Park’s fate is now unclear, but is more likely to lie in political hands than judicial. There are precedents for jailed ex-presidents being freed by their successors.

Political justice?

“As a very political case, it is beyond the control or shape of normal criminal cases, therefore I am not in a position to say it is cruel or not,” the former judge Hwang said. “Someday, I think her case should be pardoned.”

Current President Moon Jae-in, who came to power following the election that took place in the wake of Park’s impeachment, looks unlikely to pardon her. Much will depend on who Moon’s successor is. But the electoral trend since the late 1990s is for a two-term presidency by the left to be followed by a two-term presidency of the right, and so on. This suggests that when Moon leaves office in 2022, he may be succeeded by a fellow left-winger.

“Only if there is regime change can she be saved from prison,” the right-winger Cho said. “This is a political judgment. It is stupid. It is a joke – a phenomenon that might appear in North Korea.”

Park is not alone in a jail.
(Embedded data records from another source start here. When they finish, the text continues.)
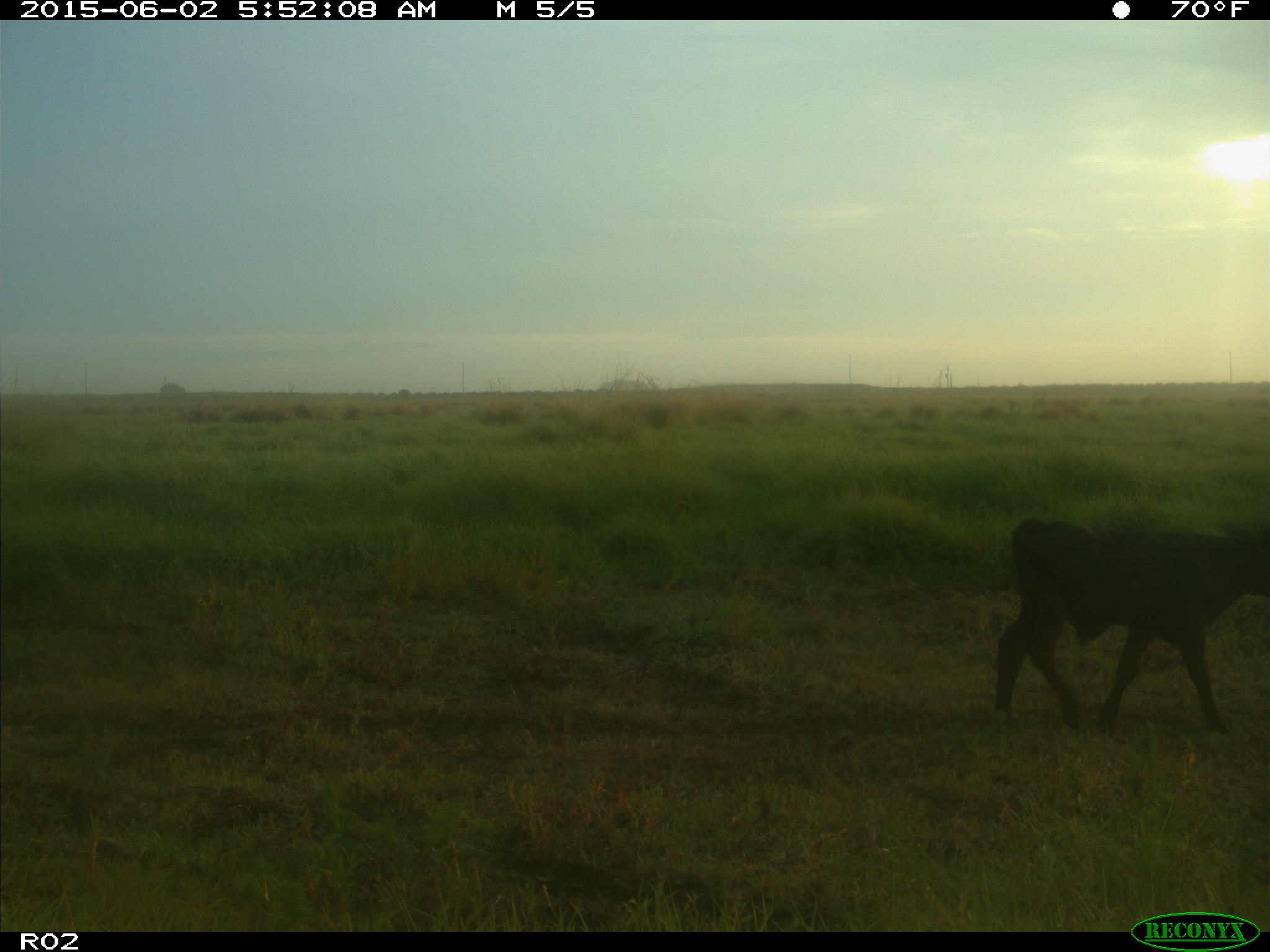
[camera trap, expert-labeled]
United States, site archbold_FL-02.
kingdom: Animalia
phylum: Chordata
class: Mammalia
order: Artiodactyla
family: Bovidae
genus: Bos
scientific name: Bos taurus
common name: domestic cow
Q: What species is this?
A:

Her predecessor as president, Lee Myung-bak, 77, a former Hyundai CEO who occupied the presidential Blue House from  2008-13, has been detained, awaiting trial, since March on corruption charges.

Yet while few liberals have any sympathy for Park or Lee, their cases may hold eventual ramifications for the current president, who, during a recent trip to India, met Samsung’s Lee and requested he make investments and create jobs in Korea – a move some might interpret as pressuring business.

“This has upped the ante and I am sure President Moon will fall foul of this kind of bloodlust,” said Breen. “There are fringe protests now, but it just takes one scandal for these protests to become mainstream.”